• _Что нужно сделать_:
Ответьте на вопросы по отрывку о фотографе Йоханнесе Хеле.
1. Кто, согласно отрывку, не ставит Хеле задачу словами «Запечатлейте кошмар»?
2. Через какой город Хеле проносится на автомобиле в конце сентября?
3. Какая пленка была в его камере, когда он спустился в карьер?

Всего этого Хеле не снимает, но мы не знаем, почему. Поскольку мы вообще ничего не знаем о нем, то нам открыты любые трактовки. Если он деловой человек на службе, то мог просто сесть в машину и уехать в тот момент, когда счел, что отснял все необходимое. Для пропаганды нужны кадры работы зондеркоманды, но не нужны кадры оврага, наполняющегося трупами. Или во время долгого блуждания вдоль очереди на смерть, когда он слышал их голоса и видел их лица во всех человеческих подробностях и заметил белую, сияющую белизной, словно алебастровую руку женщины, закрывающую глаза, нервы его напрягались в предощущении того, что должно произойти, так что он не захотел видеть это, смотреть на это, и покинул место казни. Нет, мы не знаем.
Фото: Johannes Hahle
Дело в том, что это не первое соприкосновение фотографа Йоханнеса Хеле с темой и сюжетом. Да, тема и сюжет; именно так это должно было звучать на планерках и при постановке заданий. Ведь командир роты не говорит ему: «Езжайте снимать массовые убийства евреев и преступления против человечества» и не ставит задачу как: «Запечатлейте кошмар». Таких слов в их обиходе нет. Все проще и по-деловому. Они работают, все работают, все дружно делают одно общее дело, вермахт, зондеркоманды, роты пропаганды — создают новый мир, освобождают территорию для немецкого народа, очищают землю от евреев, работают день и ночь, не покладая рук, винтовок и фотокамер.
В конце сентября, еще до того, как он прибыл на мероприятие зондеркоманды в Ливны, Йоханнес Хеле проносится на автомобиле через оставленный Красной армией Киев и снимает колонну штатских, проходящую неизвестно зачем и неизвестно куда мимо двух трупов, лежащих поперек тротуара с задранными рубахами и так разбросанными руками, как может быть у человека только в смерти. День теплой осени, вермахт стремительно наступает, война практически выиграна, и огромный украинский город в его объективе. В его кадрах видно любопытство и внимание репортера к странно, не по-немецки выглядящим улицам и вывескам, к бедно одетым людям, к витающим над улицами ощущением чего-то резкого, страшного, только что случившегося, длящегося.
Фото: Johannes Hahle
Но машина несет его дальше, на окраину, к гигантскому карьеру, на дне которого едва шевелят лопатами несколько десятков советских военнопленных. Немногочисленные охранники с винтовками наблюдают за ними сверху. Не торопят их, а просто смотрят с краев карьера. Там, внизу, пятнами покрывая дно, лежат кучи и слои вещей. Он спускается туда. В этот раз в его камере цветная пленка, что большая редкость в то время. Немного цветных фотографий сделано на той войне, и уж тем более нет цветных кадров концлагерей, лагерей военнопленных и мест казни. Знает ли Йоханнес Хеле, куда приехал? Наверняка знает, иначе бы не приехал. Как называется это место? Babiy Jar.

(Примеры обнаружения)
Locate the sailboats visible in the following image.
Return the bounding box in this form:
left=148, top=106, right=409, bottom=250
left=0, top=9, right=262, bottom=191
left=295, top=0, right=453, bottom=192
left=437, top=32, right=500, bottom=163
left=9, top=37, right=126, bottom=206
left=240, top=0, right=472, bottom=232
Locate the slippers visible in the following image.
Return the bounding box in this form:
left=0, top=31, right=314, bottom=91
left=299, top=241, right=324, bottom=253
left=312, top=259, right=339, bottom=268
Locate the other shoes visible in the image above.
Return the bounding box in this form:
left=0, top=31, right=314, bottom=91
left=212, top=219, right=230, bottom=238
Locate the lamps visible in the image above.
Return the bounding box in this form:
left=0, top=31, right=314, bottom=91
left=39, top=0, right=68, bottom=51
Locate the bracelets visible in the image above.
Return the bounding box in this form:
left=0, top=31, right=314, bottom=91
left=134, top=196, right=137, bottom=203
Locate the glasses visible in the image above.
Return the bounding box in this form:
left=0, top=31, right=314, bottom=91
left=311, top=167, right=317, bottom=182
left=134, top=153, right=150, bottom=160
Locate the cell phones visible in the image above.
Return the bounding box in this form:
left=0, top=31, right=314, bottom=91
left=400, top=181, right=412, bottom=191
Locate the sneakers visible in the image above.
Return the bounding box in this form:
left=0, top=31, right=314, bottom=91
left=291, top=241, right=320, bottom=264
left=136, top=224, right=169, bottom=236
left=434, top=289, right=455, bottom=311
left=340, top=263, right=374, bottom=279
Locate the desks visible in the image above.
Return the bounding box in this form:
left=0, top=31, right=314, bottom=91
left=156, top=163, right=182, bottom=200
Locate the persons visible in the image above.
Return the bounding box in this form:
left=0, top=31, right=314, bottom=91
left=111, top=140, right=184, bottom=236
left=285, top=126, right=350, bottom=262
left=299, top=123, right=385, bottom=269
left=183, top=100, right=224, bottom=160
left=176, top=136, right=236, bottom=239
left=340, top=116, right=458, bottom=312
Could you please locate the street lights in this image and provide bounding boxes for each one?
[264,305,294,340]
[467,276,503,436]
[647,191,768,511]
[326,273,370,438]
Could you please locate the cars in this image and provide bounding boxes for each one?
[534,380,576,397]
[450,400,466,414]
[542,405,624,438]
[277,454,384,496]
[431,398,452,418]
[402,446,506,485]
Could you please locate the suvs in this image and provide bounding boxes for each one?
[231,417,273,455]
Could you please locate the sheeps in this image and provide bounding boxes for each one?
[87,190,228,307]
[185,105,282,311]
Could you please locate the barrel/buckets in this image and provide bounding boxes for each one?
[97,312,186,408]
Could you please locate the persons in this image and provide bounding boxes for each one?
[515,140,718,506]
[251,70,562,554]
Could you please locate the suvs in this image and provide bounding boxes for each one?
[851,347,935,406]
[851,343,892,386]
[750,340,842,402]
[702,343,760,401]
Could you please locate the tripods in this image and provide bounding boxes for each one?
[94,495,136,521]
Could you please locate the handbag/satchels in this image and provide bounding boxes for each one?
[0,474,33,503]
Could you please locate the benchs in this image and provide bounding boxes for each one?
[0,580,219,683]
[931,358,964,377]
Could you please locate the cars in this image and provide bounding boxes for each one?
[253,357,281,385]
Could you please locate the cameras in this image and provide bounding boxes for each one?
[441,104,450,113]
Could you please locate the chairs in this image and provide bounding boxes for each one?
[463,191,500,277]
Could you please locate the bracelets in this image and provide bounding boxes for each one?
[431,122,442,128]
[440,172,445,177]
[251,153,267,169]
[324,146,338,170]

• _Ответ на задачу_:
1. Командир роты.
2. Через Киев, оставленный Красной армией.
3. Цветная пленка.